[Action item] Reproduce exactly the lines from the one containing "phylum: Chordata" through the last line of the data, both ends included.

[Stored data entries]
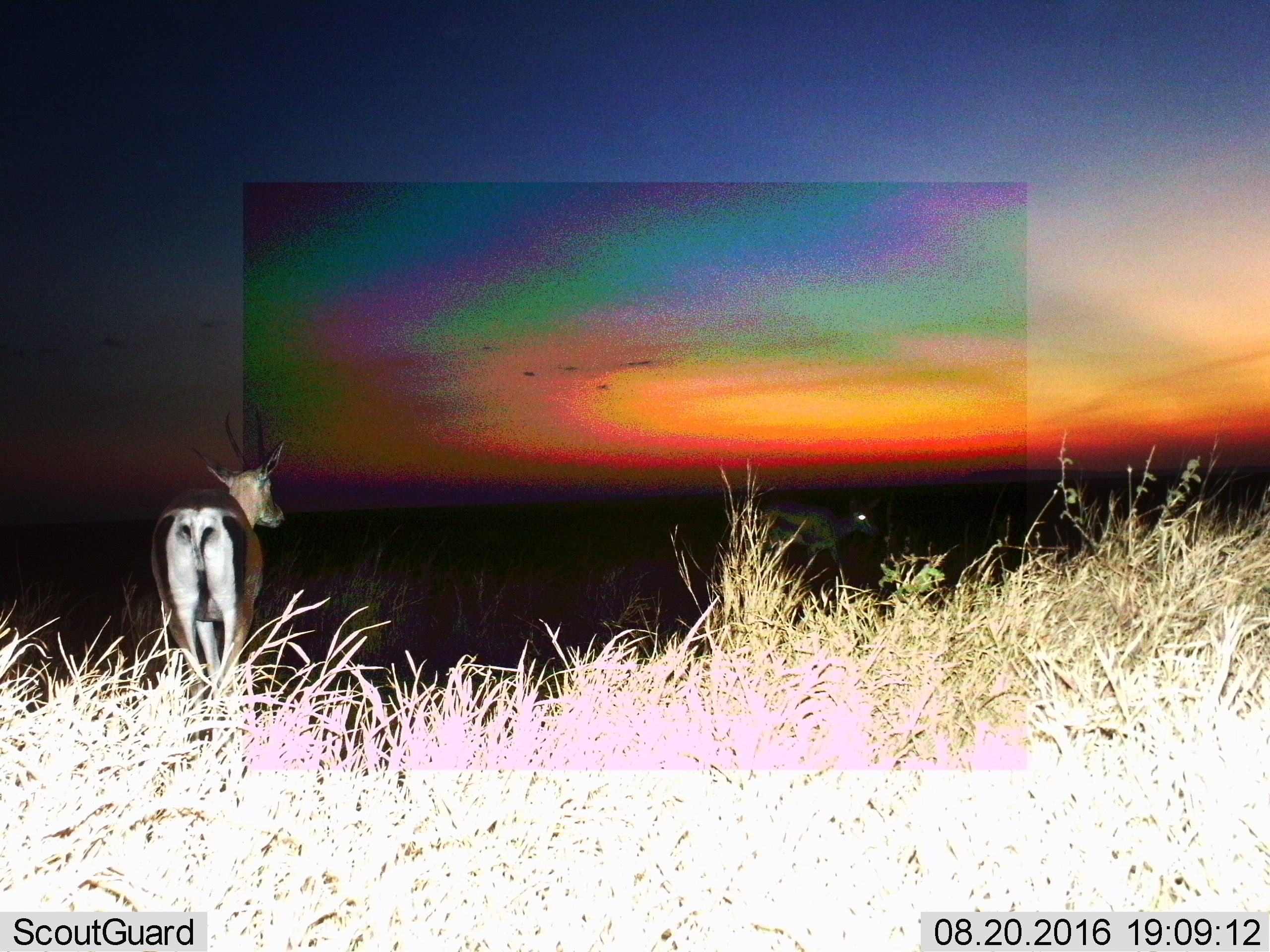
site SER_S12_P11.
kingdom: Animalia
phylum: Chordata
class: Mammalia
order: Artiodactyla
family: Bovidae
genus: Eudorcas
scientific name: Eudorcas thomsonii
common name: thomson's gazelle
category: gazellethomsons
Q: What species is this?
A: Gazellethomsons (thomson's gazelle) (Eudorcas thomsonii).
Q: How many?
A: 1.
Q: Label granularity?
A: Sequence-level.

[The completed task]
phylum: Chordata
class: Mammalia
order: Artiodactyla
family: Bovidae
genus: Eudorcas
scientific name: Eudorcas thomsonii
common name: thomson's gazelle
category: gazellethomsons
Q: What species is this?
A: Gazellethomsons (thomson's gazelle) (Eudorcas thomsonii).
Q: How many?
A: 1.
Q: Label granularity?
A: Sequence-level.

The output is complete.